_Given problem_
Write out the data word for word, starting at the line that contains "How far is wooden" and continuing through the end of the data.

_Supplied material_

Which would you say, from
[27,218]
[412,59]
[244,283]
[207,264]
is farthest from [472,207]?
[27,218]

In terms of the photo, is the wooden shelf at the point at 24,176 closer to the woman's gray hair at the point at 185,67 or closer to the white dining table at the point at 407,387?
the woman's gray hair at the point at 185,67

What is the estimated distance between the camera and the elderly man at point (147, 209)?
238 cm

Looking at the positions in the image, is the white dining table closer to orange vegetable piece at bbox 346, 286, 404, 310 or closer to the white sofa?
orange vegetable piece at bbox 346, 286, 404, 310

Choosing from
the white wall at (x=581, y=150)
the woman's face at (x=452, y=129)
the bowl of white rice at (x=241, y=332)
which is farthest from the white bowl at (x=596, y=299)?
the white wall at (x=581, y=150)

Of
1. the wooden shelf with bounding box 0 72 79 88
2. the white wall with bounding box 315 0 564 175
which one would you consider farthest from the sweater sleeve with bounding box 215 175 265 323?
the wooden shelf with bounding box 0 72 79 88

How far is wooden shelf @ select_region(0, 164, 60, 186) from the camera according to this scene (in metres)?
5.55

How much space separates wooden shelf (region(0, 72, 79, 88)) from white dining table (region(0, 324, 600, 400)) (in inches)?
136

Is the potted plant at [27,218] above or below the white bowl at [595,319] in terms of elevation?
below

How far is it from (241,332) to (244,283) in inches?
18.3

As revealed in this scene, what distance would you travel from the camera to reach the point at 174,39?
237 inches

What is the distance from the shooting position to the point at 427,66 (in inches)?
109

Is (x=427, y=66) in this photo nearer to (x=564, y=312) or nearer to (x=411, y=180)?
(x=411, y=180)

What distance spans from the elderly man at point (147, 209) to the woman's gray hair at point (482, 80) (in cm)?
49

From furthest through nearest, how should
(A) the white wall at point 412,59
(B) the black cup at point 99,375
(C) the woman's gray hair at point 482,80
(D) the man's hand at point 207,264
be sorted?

_Full response_
How far is wooden shelf @ select_region(0, 164, 60, 186) from the camera according to this scene (in metres)?
5.55

How much space separates wooden shelf (region(0, 72, 79, 88)) from white dining table (region(0, 324, 600, 400)) (in inches)?
136

Is the potted plant at [27,218] above or below the white bowl at [595,319] in terms of elevation?
below

How far is it from (241,332) to (244,283) in inches?
18.3

As revealed in this scene, what distance would you travel from the camera to reach the point at 174,39?
237 inches

What is the distance from the shooting position to the point at 427,66 (in inches)?
109

Is (x=427, y=66) in this photo nearer to (x=564, y=312) or nearer to (x=411, y=180)?
(x=411, y=180)

What distance spans from the elderly man at point (147, 209) to the woman's gray hair at point (482, 80) (in cm)?
49

From furthest through nearest, how should
(A) the white wall at point 412,59
(B) the black cup at point 99,375
(C) the woman's gray hair at point 482,80
(D) the man's hand at point 207,264
be sorted?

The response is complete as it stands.